— start of RAW DATA —

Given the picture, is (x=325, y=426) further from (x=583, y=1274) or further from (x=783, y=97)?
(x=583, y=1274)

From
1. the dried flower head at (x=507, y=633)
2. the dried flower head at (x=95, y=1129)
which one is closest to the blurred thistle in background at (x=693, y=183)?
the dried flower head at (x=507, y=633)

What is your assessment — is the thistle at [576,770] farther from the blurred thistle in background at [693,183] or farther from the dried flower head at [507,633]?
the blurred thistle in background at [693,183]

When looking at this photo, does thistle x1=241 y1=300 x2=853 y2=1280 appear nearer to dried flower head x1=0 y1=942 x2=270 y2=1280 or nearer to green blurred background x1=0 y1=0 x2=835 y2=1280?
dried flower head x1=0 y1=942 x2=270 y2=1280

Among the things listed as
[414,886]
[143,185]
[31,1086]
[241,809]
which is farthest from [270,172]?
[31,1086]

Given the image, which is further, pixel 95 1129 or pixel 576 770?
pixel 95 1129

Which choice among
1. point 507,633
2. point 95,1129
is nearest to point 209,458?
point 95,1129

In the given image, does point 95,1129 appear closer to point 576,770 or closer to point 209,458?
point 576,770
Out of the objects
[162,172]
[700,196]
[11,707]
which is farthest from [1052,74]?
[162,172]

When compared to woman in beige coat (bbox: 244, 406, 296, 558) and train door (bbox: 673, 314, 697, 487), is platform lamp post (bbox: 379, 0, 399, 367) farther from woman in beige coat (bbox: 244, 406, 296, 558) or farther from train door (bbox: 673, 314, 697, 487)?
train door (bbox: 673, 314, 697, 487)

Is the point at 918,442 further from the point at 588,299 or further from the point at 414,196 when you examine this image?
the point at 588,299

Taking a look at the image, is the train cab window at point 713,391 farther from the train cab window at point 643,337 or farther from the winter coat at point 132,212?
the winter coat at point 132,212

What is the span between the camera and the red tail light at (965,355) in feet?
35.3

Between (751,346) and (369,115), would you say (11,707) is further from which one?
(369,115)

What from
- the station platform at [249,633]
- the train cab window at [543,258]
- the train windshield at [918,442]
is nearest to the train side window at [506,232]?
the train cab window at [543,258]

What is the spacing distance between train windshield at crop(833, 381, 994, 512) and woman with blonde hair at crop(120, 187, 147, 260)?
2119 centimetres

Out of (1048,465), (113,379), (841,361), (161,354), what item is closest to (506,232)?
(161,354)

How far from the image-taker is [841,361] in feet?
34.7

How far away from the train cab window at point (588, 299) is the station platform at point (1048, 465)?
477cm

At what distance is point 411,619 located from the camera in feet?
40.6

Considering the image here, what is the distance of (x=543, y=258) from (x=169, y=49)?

— end of RAW DATA —

- _GIVEN INSTRUCTION_:
Pick out each line of the records above that contains the string "bbox", treating uppercase and lowercase as distinct.

- _TASK RESPONSE_:
When compared to woman in beige coat (bbox: 244, 406, 296, 558) and train door (bbox: 673, 314, 697, 487), is platform lamp post (bbox: 379, 0, 399, 367) farther from woman in beige coat (bbox: 244, 406, 296, 558) or farther from train door (bbox: 673, 314, 697, 487)?
train door (bbox: 673, 314, 697, 487)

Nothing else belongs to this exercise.